All output files are named using the source ID, not the folder name. This allows you to use any folder name (like ‘my_galaxy’) while keeping files organized by source ID.

Output Files#

  1. <source_id>_output (NetCDF file)

    • Contains the full MCMC posterior samples and prior samples

    • Can be loaded with arviz.InferenceData.from_netcdf()

    • Includes all fitted parameters: Va, sigma0, PA, inc, r_eff, n, xc, yc, amplitude

  2. <source_id>_results (ASCII table)

    • Summary statistics for all fitted parameters

    • Contains median values and 16th/84th percentiles (1-sigma uncertainties)

    • Includes derived quantities like v_re (velocity at effective radius)

  3. <source_id>_summary.png (Diagnostic plot)

    • Multi-panel figure showing:

      • Observed 2D spectrum

      • Best-fit model spectrum

      • Residuals (observed - model)

      • 1D velocity and dispersion profiles

      • Rotation curve and fit parameters

  4. <source_id>_v_sigma_corner.png (Corner plot)

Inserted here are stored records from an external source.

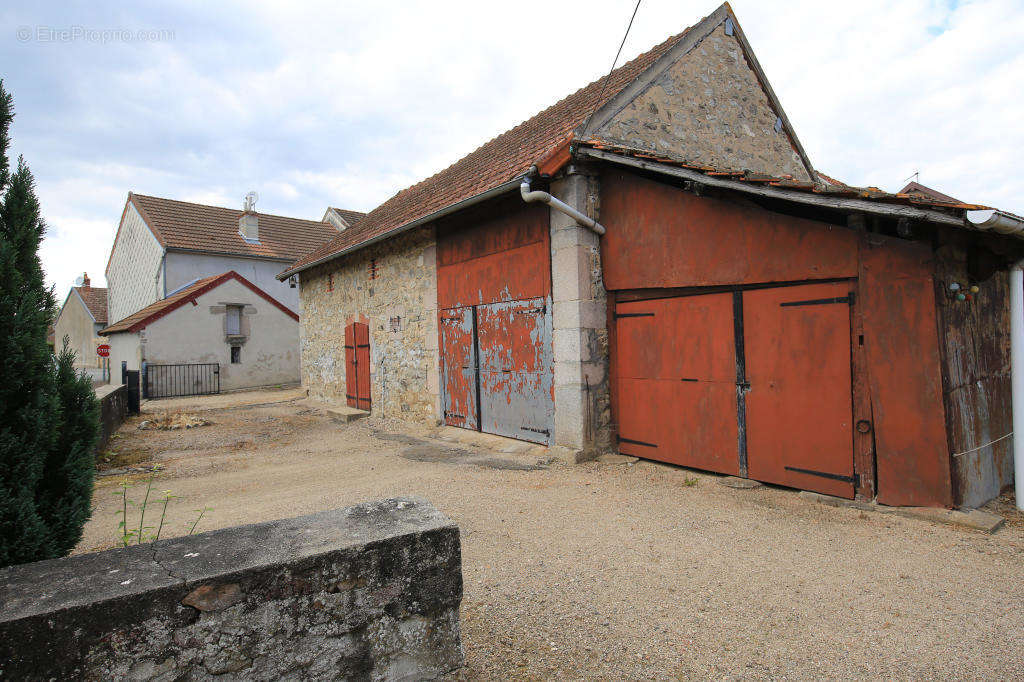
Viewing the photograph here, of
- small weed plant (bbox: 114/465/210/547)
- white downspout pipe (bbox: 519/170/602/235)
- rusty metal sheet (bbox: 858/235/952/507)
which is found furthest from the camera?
white downspout pipe (bbox: 519/170/602/235)

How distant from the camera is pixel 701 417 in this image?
18.5 feet

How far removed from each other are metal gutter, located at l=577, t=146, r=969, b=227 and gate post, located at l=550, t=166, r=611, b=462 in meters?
0.61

    • Posterior distributions for v/σ ratio

    • Shows correlations between velocity and dispersion

Let’s load and examine these outputs:

import arviz as az
import matplotlib.pyplot as plt
from IPython.display import Image, display
import os

# Construct output directory path
output_dir = os.path.join(save_runs_path, output_name)
# Load and display the fit results table
import numpy as np
from astropy.table import Table

fit_results_file = os.path.join(output_dir, f'{source_id}_results')
if os.path.exists(fit_results_file):
    fit_results = Table.read(fit_results_file, format='ascii')
    print("\n" + "=" * 60)
    print("Fit Results Summary")
    print("=" * 60)
    print(fit_results)
else:
    print(f"Fit results file not found: {fit_results_file}")
============================================================
Fit Results Summary
============================================================
   ID          PA_50       ...        n_16               n_84       
-------- ----------------- ... ------------------ ------------------
191250.0 6.118682355483754 ... 0.3643496813422901 0.3896656002745919
# Display the summary diagnostic plot
summary_plot = os.path.join(output_dir, f'{source_id}_summary.png')
if os.path.exists(summary_plot):
    print("\n" + "=" * 60)
    print("Model Fit Summary Plot")
    print("=" * 60)
    display(Image(filename=summary_plot, width=800))
else:
    print(f"Summary plot not found: {summary_plot}")
============================================================
Model Fit Summary Plot
============================================================
_images/6095b69fcb17f134c1d40739f02e9a48957be3ce7af6ebf740ac12a7f6b9c8f3.png
# Display the v/sigma corner plot
corner_plot = os.path.join(output_dir, f'{source_id}_v_sigma_corner.png')
if os.path.exists(corner_plot):
    print("\n" + "=" * 60)
    print("v/σ Posterior Distribution")
    print("=" * 60)
    display(Image(filename=corner_plot, width=600))
else:
    print(f"Corner plot not found: {corner_plot}")
============================================================
v/σ Posterior Distribution
============================================================
_images/32c6e9a6e90d8fd397649291f8cf1d33c80f25ad7f934a6b1ead6043bcc4b820.png
#plot the full cornerplot
corner_full_plot = os.path.join(output_dir, f'{source_id}_summary_corner.png')
if os.path.exists(corner_full_plot):
    print("\n" + "=" * 60)
    print("Full Parameter Corner Plot")
    print("=" * 60)
    display(Image(filename=corner_full_plot, width=800))
============================================================
Full Parameter Corner Plot
============================================================
_images/cd74e1f8393080ca17b92eb60799507d5ee73a2f580bf9a3d7260ef2cb636626.png
# Create additional diagnostic plots with arviz
print("\n" + "=" * 60)
print("MCMC Trace Plots")
print("=" * 60)

# Trace plots for key parameters
az.plot_trace(inference_data, var_names=['Va', 'sigma0', 'PA', 'i'])
plt.tight_layout()
plt.show()
============================================================
MCMC Trace Plots
============================================================
_images/25d8833121a887ab8f17344881add7657501eb7e4ebc1a95da50f83c26349619.png

Key Output Parameters#

The most important fitted parameters are:

Kinematic Parameters:

  • Va: Asymptotic rotation velocity (km/s)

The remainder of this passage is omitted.